A FANS’ fundraising appeal in memory of Pompey legend Len Phillips was boosted by a dedicated pensioner.
Ruth Taylor, who remembers Mr Phillips’ illustrious playing days on the Fratton Park turf, collected money from supporters at the West Ham United home clash on Saturday.
Equipped with a home- made placard and a bucket, she stood for 90 minutes and brought in the cash from fans.
The money she collected there went towards the Pompey Supporters’ Trust’s final fundraising total of £800.
The trust launched the appeal in December following Mr Phillips’ death earlier that month.
Mr Phillips made a total of 261 appearances and scored 62 goals for Pompey during the 1940s and 1950s.
He was a key member of Pompey’s famous championship winning sides of 1948-49 and 1949-50.
All proceeds from the appeal, which included online donations via the trust’s Paypal account, will go towards the Exbury Ward at St James’ Hospital, in Locksway Road, Milton.
Mr Phillips spent some time during his last years being cared for at the ward.
Mrs Taylor said: ‘I remember Len very well and have some knowledge of the excellent work the Exbury Ward does.
‘I was pleased to come and help the trust.’

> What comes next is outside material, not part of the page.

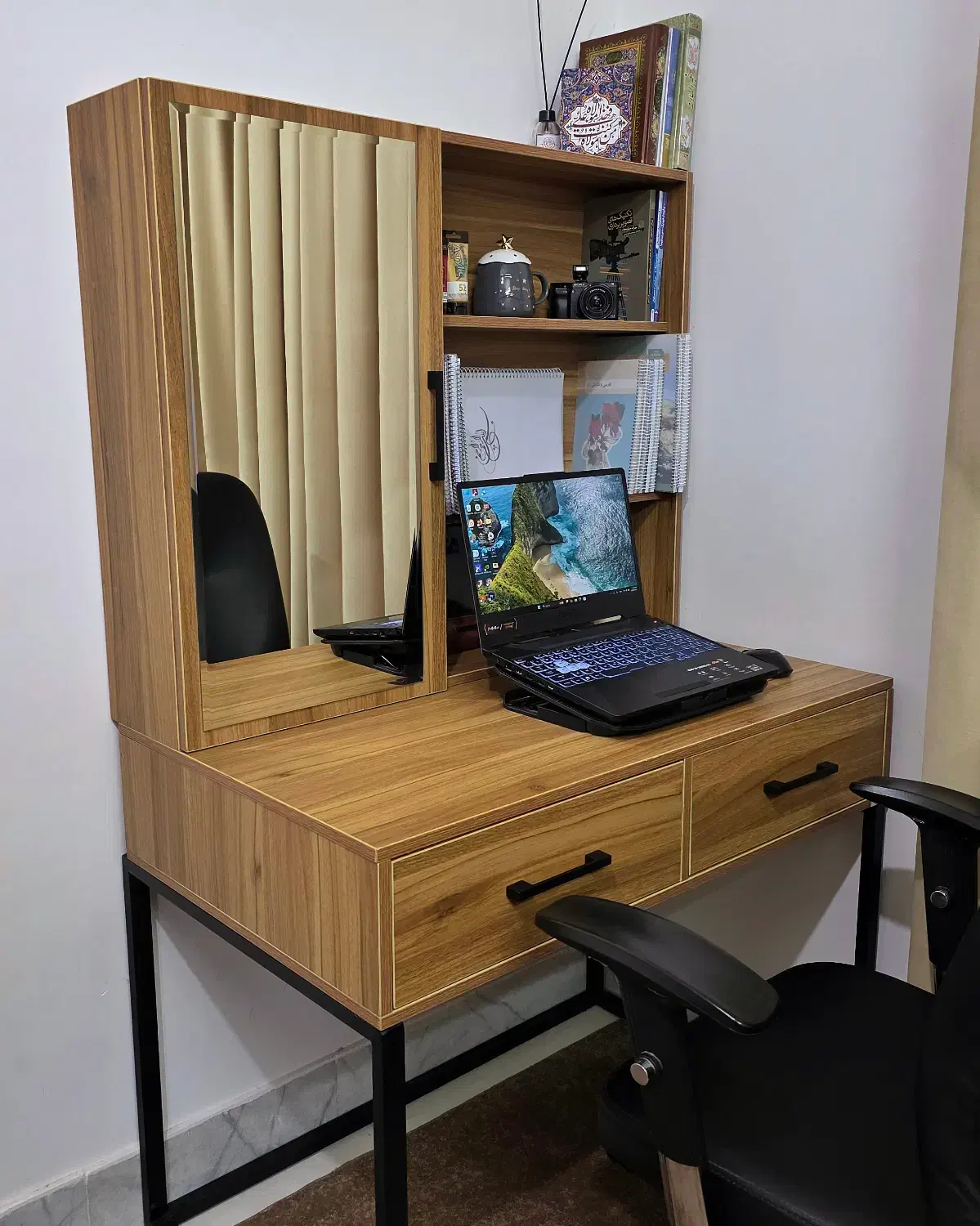 میز تحریر|میز تحریر و کامپیوتر|کاشان, شهرک فرهنگیان|دیوار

The trust has thanked her for her fundraising efforts and said the board was ‘touched by her help’.
Trust members and volunteers also collected cash at the home match with Watford on January 2.
Mr Phillips’ widow Joan and ward officials will now meet to decide how to spend the money in a fitting memorial to the forward’s life.
The trust has thanked everyone who donated towards the appeal.
Trust spokesman Scott Mclachlan said: ‘It’s a great effort by all those fans who donated to the appeal.
‘I am sure that Len’s widow, the ward, and all of Len’s friends will decide on a fitting memorial with this money – something that will benefit the residents for years to come.
‘It makes you feel very humble when the likes of Ruth turn up and shake a bucket in the memory of someone she obviously felt a lot of love and respect for.
‘It was a terrific gesture and it’s one I won’t personally forget.’